Passage>

_ _ _ _

Nowadays Kazakhstan is known as being in the vanguard of international efforts to make the world free of nuclear arms and to minimize a plausibility of their practical exercising. In this regard the President of Kazakhstan Nursultan Nazarbayev while addressing at the 70th session of the UN General Assembly in 2015 called the international community to strive for achieving a nuclear-arms-free world by 2045 – the UN’s 100th Anniversary, and to consider elimination of nuclear weaponry as its primary goal in the 21st century. That was also Kazakhstan’s initiative behind the adoption by the UN General Assembly on December 7, 2015 of the Universal Declaration on the Achievement of a Nuclear-Weapon-Free World.
Kazakhstan fully admits that total elimination of nuclear weaponry is indeed a formidable task for considering it as the easy-to-achieve one. Uneasy nature of this problem probably originates from deeply rooted distrust among nations and their mental unpreparedness to give up from possessing nuclear arms. But at the same time omnipresent belief in impossibility for the world to survive in nuclear war remains a credible ground for keeping efforts to make this Damoclean sword over the humankind to disappear once and for all.

_ _ _ _

Input data>
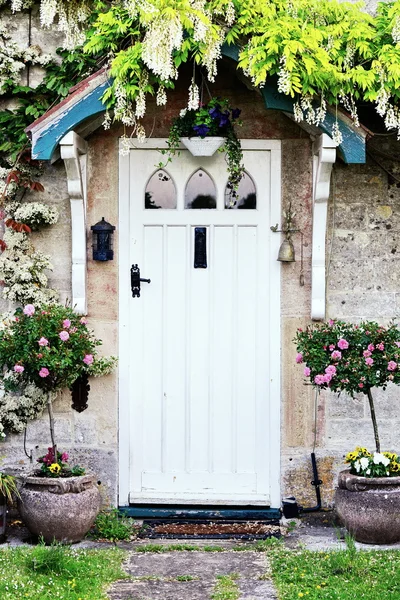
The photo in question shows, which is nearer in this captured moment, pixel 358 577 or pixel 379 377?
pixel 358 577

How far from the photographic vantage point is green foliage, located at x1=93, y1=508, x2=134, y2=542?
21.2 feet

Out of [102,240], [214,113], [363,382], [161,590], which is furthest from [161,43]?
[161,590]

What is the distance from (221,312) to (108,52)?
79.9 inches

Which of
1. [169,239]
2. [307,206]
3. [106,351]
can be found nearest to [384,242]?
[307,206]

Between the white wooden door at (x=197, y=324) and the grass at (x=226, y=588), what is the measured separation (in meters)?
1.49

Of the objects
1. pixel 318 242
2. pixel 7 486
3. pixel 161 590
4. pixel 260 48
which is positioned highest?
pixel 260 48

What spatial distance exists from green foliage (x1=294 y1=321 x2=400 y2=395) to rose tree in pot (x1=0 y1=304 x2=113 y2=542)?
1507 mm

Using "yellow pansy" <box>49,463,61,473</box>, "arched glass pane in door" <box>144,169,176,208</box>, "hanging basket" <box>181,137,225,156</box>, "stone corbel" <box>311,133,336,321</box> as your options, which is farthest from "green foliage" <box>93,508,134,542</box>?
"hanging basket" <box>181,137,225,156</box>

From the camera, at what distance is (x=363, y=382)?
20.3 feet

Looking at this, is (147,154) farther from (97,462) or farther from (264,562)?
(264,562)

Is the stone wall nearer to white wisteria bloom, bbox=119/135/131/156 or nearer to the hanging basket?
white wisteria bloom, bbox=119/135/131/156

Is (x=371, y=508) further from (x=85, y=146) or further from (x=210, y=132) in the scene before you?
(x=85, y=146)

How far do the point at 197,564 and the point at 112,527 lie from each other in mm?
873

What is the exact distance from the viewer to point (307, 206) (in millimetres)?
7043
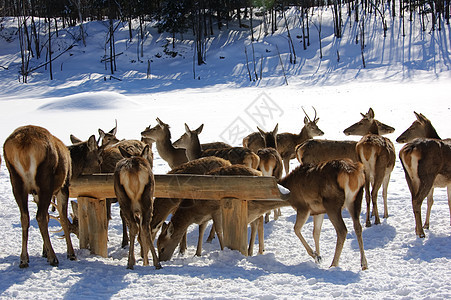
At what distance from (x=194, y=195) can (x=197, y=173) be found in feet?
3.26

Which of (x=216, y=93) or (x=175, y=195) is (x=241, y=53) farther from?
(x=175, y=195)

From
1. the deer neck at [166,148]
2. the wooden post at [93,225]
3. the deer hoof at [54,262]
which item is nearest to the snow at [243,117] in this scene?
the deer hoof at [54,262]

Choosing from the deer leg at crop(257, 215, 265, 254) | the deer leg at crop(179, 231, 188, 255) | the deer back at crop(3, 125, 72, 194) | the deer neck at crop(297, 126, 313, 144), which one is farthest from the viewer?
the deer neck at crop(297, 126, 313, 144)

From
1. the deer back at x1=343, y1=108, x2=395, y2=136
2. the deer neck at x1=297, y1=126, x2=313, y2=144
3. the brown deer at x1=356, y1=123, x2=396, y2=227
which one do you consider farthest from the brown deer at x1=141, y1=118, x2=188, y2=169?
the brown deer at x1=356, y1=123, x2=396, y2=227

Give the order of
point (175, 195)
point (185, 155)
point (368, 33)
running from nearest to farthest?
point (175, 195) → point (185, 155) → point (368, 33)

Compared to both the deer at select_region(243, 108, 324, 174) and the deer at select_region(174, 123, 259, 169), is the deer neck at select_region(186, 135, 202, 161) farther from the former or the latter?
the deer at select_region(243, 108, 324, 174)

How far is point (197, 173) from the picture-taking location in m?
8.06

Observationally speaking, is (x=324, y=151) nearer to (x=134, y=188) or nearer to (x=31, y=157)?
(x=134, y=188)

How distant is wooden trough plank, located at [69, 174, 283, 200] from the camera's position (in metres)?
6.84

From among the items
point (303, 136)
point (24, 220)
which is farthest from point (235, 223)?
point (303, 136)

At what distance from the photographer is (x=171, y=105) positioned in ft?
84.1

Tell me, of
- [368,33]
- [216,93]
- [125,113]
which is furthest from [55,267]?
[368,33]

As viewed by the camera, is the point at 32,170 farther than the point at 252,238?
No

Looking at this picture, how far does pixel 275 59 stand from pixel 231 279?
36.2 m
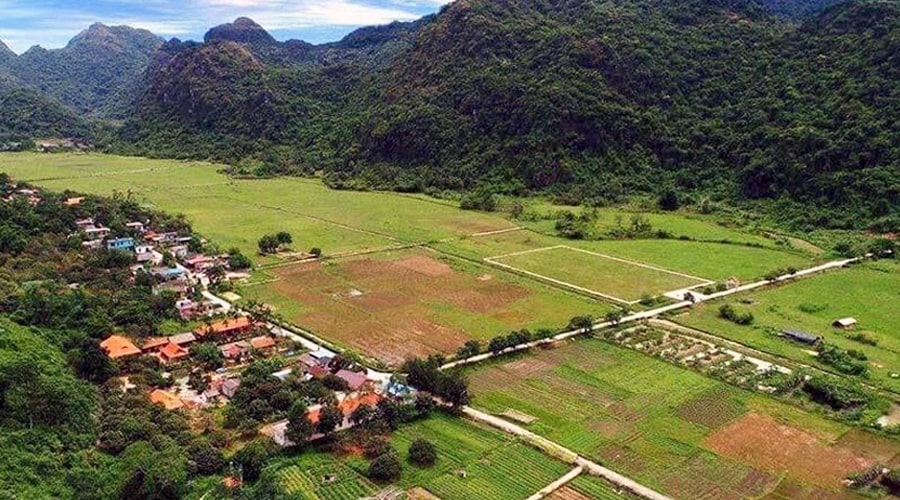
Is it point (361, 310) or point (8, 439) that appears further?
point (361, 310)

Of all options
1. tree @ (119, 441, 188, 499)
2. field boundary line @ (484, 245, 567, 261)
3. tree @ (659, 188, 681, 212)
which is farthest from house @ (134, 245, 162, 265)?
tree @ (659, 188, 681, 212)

_ _ _ _

Tasks to perform>
a) Transcribe the stretch of the passage on Kazakhstan's nuclear disarmament efforts from "Nowadays Kazakhstan is" through "a Nuclear-Weapon-Free World.".
b) List every ordinal number, written in digits with a suffix, that appears in the passage on Kazakhstan's nuclear disarmament efforts.

Task results>
a)
Nowadays Kazakhstan is known as being in the vanguard of international efforts to make the world free of nuclear arms and to minimize a plausibility of their practical exercising. In this regard the President of Kazakhstan Nursultan Nazarbayev while addressing at the 70th session of the UN General Assembly in 2015 called the international community to strive for achieving a nuclear-arms-free world by 2045 – the UN’s 100th Anniversary, and to consider elimination of nuclear weaponry as its primary goal in the 21st century. That was also Kazakhstan’s initiative behind the adoption by the UN General Assembly on December 7, 2015 of the Universal Declaration on the Achievement of a Nuclear-Weapon-Free World.

b) 70th, 100th, 21st